Kursanatorium Hochsauerland
Haus der Kriegsblinden
Bund der Kriegsblinden Deutschland e.V.
Pulvermühle 2,
59929 Brilon-Gudenhagen
Tel.: 02961-7407-0
Fax: 02961-7407-66

 

 

Betreuung

Etwa 500 m über dem Meeresspiegel, umgeben von Nadelwäldern, liegt das Kursanatorium Hochsauerland.

Das gesunde Reizklima, die gemütliche Ausstattung der Räume, die freundliche und familiäre Atmosphäre, insbesondere aber die fachkundige medizinische Behandlung im Haus selbst

bieten die besten Voraussetzungen für einen guten Kurerfolg und für eine nachhaltige Erholung.

 

Kernstück der Kureinrichtung ist die Badeabteilung. Sie ist mit modernen Therapiemöglichkeiten bestens ausgerüstet. Alle Anwendungen werden im Hause verabreicht, und das sind:

 

Medizinische Bäder aller Art, Massagen, Unterwassermassagen sowie manuelle Lymphdrainagen, Fußreflexzonen-Massagen, Heupackungen, Fangopackungen, Naturmoorpackungen, kalte Lehmpackungen, Elektrotherapie, Ultraschalltherapie, Laserbestrahlungen, Inhalationen, Sauerstoffinhalationen, kneippsche Anwendungen aller Art, Sauna, Wassertretbecken, Solarium, Bewegungstherapie (einzeln und in der Gruppe, in der Sporthalle und im Schwimmbad, Rückenschule, Osteoporosegymnastik, Krankengymnastik, autogenes Training und Extensionen).

 

 

Eine ganzheitliche Therapie erfaßt den ganzen Menschen, erfaßt Körper und Seele. Deshalb: Eine wichtige Ergänzung der Kurmittelanwendungen ist die Geselligkeit.
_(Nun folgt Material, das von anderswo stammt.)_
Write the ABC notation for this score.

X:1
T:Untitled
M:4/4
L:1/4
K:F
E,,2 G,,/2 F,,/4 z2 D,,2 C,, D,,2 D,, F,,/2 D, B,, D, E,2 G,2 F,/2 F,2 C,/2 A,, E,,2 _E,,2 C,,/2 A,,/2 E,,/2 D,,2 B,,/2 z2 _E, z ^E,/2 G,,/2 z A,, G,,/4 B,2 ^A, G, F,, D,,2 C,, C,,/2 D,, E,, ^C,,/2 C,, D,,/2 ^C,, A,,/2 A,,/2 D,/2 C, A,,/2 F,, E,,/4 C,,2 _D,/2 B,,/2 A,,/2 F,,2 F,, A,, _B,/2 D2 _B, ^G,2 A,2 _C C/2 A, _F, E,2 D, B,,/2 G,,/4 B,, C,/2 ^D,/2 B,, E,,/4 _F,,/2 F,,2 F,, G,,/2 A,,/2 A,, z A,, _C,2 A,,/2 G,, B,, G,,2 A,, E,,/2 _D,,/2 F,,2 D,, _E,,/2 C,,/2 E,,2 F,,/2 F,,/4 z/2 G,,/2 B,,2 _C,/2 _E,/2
Dazu gibt es Tanz und Musik und literarische Veranstaltungen. Ganz beliebt ist das offene Volksliedersingen, an lauen Sommerabenden auch draußen am Brunnen.

Für diejenigen, die sich auch sportlich betätigen wollen und trotzdem auf Geselligkeit Wert legen, ist die hauseigene Kegelbahn ein besonderes Vergnügen.

 

 

Gleich vor der Tür beginnen die ausgedehnten Wälder. Und hier finden Sie die größte Attraktion der Kureinrichtung: die beiden Blindenwege. Über eine Strecke von jetzt etwa 6 km geht es durch Wald und Wiesen. Die beiden Blindenwege sind mit einem Geländer versehen, so daß die blinden Hausgäste gefahrlos alleine gehen und ein Gefühl der Unabhängigkeit und der Selbständigkeit erleben können.

Die Strecke ist gleichzeitig Waldlehrpfad mit Planzen- und Tierbeschreibungen, auch in Blindenschrift. Eine Hütte, nach etwa der Hälfte der Strecke, bietet Schutz vor Regen und lädt zu Ruhepausen ein.